SUMMARY OF INVENTION

The teachings of the present invention are directed to systems and methods for highly efficient and effective water treatment.

One method aspect of the invention comprises removing contaminants from a body of water and may include positioning a containment vessel within a body of water, wherein the containment vessel comprises a flexible wall; moving water to be treated from the body of water into the containment vessel, wherein the water to be treated contains at least one of organic and inorganic suspended solids having a contaminant therein, and wherein the water moving step provides a first wall shape to the containment vessel; allowing the solids to accumulate in the treated water at a bottom portion of the containment vessel in a collection area thereof; preventing water flow from the body of water into the containment vessel; removing the treated water and the accumulated solids from the collection area; continuing the removing step sufficient for collapsing the containment vessel and concentrating the solids to a reduced collection area; and removing at least a portion of the solids from the reduced collection area within the collapsed containment vessel.

» Information supplied:
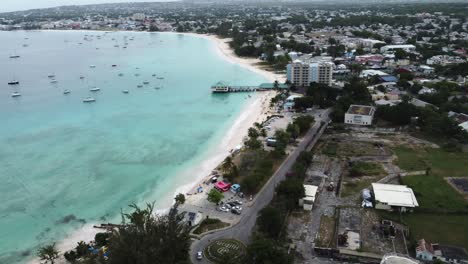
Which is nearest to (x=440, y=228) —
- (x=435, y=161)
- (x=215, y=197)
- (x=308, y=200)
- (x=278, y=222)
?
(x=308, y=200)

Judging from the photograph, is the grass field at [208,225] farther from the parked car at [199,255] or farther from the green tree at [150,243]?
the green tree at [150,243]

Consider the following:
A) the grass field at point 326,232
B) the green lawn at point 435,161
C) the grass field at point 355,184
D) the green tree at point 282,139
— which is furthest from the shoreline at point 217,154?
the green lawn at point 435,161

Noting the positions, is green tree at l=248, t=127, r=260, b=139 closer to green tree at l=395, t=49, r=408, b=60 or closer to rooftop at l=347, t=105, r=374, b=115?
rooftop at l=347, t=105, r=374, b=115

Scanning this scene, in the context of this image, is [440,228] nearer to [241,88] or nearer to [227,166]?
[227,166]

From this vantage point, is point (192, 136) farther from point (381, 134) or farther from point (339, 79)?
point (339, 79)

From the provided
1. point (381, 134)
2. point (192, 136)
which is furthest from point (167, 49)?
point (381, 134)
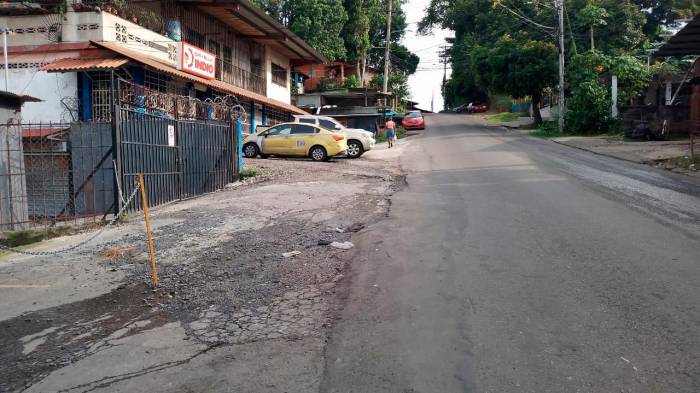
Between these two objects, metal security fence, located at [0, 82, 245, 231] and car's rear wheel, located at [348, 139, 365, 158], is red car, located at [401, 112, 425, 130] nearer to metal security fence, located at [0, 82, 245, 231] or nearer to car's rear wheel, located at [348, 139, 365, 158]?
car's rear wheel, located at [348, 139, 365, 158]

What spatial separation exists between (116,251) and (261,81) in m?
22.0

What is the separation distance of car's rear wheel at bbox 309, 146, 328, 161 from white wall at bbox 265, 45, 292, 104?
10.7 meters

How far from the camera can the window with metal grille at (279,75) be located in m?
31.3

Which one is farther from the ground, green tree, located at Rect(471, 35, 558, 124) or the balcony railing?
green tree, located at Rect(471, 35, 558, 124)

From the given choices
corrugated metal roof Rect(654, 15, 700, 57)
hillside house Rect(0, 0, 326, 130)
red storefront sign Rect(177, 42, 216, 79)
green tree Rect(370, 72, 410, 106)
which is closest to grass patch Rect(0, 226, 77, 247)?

==

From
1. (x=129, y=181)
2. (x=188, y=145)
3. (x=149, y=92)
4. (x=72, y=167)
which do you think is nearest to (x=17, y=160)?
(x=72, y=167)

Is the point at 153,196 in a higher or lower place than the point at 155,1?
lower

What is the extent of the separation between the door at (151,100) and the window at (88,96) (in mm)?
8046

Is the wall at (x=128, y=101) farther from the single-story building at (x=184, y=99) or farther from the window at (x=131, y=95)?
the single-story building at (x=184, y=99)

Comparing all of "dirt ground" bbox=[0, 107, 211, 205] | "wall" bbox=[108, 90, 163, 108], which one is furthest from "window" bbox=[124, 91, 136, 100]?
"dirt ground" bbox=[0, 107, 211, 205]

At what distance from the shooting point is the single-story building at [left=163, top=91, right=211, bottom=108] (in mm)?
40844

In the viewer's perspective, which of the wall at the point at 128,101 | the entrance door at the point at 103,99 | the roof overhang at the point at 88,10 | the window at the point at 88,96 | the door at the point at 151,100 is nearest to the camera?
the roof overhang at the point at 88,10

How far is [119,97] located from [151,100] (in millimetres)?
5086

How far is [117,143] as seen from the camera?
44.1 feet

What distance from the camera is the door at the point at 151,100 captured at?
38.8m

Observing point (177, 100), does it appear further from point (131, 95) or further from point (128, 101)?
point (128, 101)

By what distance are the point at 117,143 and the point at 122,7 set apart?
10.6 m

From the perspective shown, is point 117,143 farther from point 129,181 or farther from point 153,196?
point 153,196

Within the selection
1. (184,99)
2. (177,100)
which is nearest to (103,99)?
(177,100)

...

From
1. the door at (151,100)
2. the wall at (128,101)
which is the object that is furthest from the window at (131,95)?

» What the task asks: According to the invention summary, why is the step of removing treated water and accumulated solids from the collection area continued? Answer in one to three sentences.

» Solution to the exercise: The removing step is continued long enough to collapse the flexible-walled containment vessel and concentrate the solids into a reduced collection area. At least a portion of the solids is then removed from that reduced collection area inside the collapsed vessel.